Assim, todos os saberes adquiridos pelos docentes não é um fenômeno a parte das suas
experiências, mas são sempre mediados por estas experiências. De acordo com Tardif (2002),
esses saberes são provenientes de fontes diversas e não estão desvinculados das trajetórias de
vida dos professores. Sendo o professor um sujeito social, ele está em constante contato com
os espaços formativos, e tem uma história de vida, cultura e personalidade. Dessa forma, estes
fatores poderão interferir na maneira como pensam e agem, e assim, constituindo a sua prática
docente.
Considerações Finais
Pressupõe-se que é fato que a inclusão escolar traz em si um novo paradigma de
educação. Sendo assim, torna-se imprescindível que a formação dos professores também seja
19356
direcionada nesta perspectiva. No novo perfil, espera-se que o professor seja capaz de
compreender e praticar a diversidade e esteja aberto a práticas inovadoras. Deve, portanto,
aprimorar conhecimentos sobre como melhor lidar com as características individuais
(habilidades, necessidades, interesses, experiências, etc.) de cada aluno.
Fica evidente que sem mudança de agir, não há como realizar a inclusão de maneira
significativa. A partir das questões apresentadas pelas professoras colaboradoras acredita-se,
que seja de suma importância que a mudança comece a se efetivar a partir da Formação
Inicial do professor. No entanto, essa formação precisa estar aliada a uma consciência crítica
deste profissional em relação à aprendizagem dos seus alunos, ou seja:
A formação de professores caracteriza-se como ação fundamental, para que a
inclusão ocorra de fato, mudando assim a realidade da educação especial no país,
exterminando preconceitos e ampliando horizontes. Na educação a meta principal é
satisfazer as necessidades específicas da aprendizagem de cada criança,
incentivando a mesma a aprender e desenvolver seu potencial, a partir de sua
realidade particular. Isso requer, por parte dos professores, maior sensibilidade e
pensamento crítico a respeito de sua prática pedagógica. Esta prática pedagógica
deve ter como objetivo a autonomia intelectual, moral e social de seus alunos. A
partir do movimento de inclusão o professor precisa ter capacidade de conviver com
os diferentes, superando preconceitos em relação às minorias (GAZINEU, 2006, p.
2).
Na citação acima, percebe-se o quanto precisa-se avançar em relação a formação de
professores para contemplar os pressupostos da Educação Inclusiva. Neste sentido, é
relevante expor que a Formação Inicial é um momento importante e decisivo para a formação
de professores, pois é nesse período que se tem a possibilidade de familiarizar-se com
conhecimentos de situações que provavelmente enfrenta ou enfrentará no seu fazer
pedagógico. Porém, vale lembrar que a Formação Inicial não é garantia suficiente para o
sucesso do desenvolvimento de práticas pedagógicas que contemplem os processos
inclusivos.
Destaca-se, também, a importância de uma análise dos currículos dos cursos de
Licenciaturas, pois percebe-se que a Formação Inicial, ainda, não contempla as exigências
para a efetivação da Educação Inclusiva. Sendo que, quando fala- se em formação de
professores, lembra-se da importância do Ensino Superior para a formação desses
profissionais que estão/estarão atuando na Escola Básica, seja pública ou privada, para os
processos de (re)construção do conhecimento e na formação do ethos das crianças.

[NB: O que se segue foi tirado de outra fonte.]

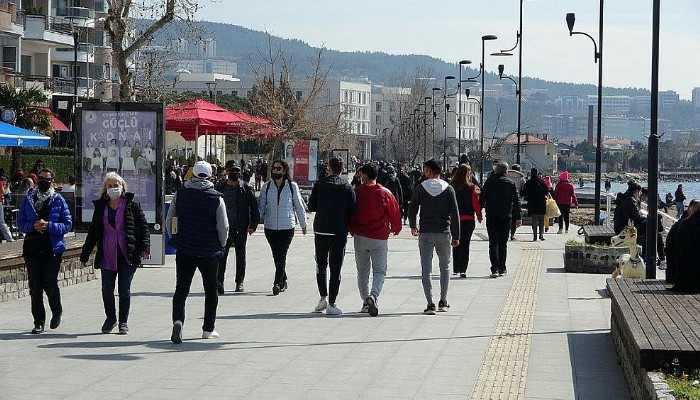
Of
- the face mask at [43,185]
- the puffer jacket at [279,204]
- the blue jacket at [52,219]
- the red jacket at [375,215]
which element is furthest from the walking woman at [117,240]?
the puffer jacket at [279,204]

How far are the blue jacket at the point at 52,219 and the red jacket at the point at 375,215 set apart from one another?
334 cm

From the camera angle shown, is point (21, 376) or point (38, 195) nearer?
point (21, 376)

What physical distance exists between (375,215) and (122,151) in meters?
6.60

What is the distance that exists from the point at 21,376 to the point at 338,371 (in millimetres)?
2516

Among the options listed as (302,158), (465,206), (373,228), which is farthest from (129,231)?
(302,158)

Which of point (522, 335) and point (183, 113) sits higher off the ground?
point (183, 113)

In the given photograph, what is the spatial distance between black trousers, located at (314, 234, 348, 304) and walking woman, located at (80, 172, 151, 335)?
251cm

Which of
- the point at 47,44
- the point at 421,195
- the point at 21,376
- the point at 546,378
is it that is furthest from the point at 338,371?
the point at 47,44

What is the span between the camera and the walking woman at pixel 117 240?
12.1 meters

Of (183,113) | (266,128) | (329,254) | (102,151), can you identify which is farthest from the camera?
(266,128)

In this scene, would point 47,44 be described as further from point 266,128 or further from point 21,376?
point 21,376

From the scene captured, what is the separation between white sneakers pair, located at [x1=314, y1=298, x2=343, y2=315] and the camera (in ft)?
46.0

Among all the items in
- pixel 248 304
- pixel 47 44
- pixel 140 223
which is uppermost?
pixel 47 44

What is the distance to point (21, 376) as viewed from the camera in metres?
9.59
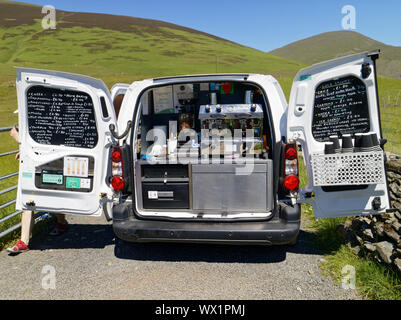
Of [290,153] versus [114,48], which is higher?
[114,48]

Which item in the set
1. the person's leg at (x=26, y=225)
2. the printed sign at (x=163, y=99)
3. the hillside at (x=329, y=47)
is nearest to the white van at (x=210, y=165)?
the person's leg at (x=26, y=225)

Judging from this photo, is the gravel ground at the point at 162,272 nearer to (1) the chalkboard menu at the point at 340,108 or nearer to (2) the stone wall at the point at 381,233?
(2) the stone wall at the point at 381,233

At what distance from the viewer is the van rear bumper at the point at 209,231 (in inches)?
117

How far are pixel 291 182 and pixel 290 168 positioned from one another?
0.46 ft

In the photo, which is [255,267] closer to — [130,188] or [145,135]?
[130,188]

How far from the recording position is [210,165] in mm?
3252

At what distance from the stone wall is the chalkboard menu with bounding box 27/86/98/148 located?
10.1ft

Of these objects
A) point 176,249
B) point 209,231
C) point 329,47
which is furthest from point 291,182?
point 329,47

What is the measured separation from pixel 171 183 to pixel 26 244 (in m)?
2.00

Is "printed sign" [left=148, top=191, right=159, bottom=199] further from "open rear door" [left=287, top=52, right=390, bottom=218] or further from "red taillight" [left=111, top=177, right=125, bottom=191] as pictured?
"open rear door" [left=287, top=52, right=390, bottom=218]

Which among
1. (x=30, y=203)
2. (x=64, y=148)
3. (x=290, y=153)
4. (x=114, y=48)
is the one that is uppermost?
(x=114, y=48)

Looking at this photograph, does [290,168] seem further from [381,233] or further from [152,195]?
[152,195]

Na Declaração de Salamanca (1994) destaca-se a preocupação em relação à formação
de professores para atuarem na Educação Inclusiva, aonde o documento apela aos governantes
19357
o direito/dever de: “[...] assegurar que num contexto de mudança sistemática, os programas de
formação do professorado, tanto inicial como contínua estejam voltados para atender às
necessidades educacionais nas escolas.” (Declaração de Salamanca, 1994, p. 11).
Dessa forma, as universidades, em especial, aquelas que se dedicam à formação de
profissionais da educação, necessitam assumir com responsabilidade o papel que lhes é
atribuído, formadoras de profissionais de ensino, capazes de assumir a responsabilidade de
atuar frente à diversidades encontradas nas escolas.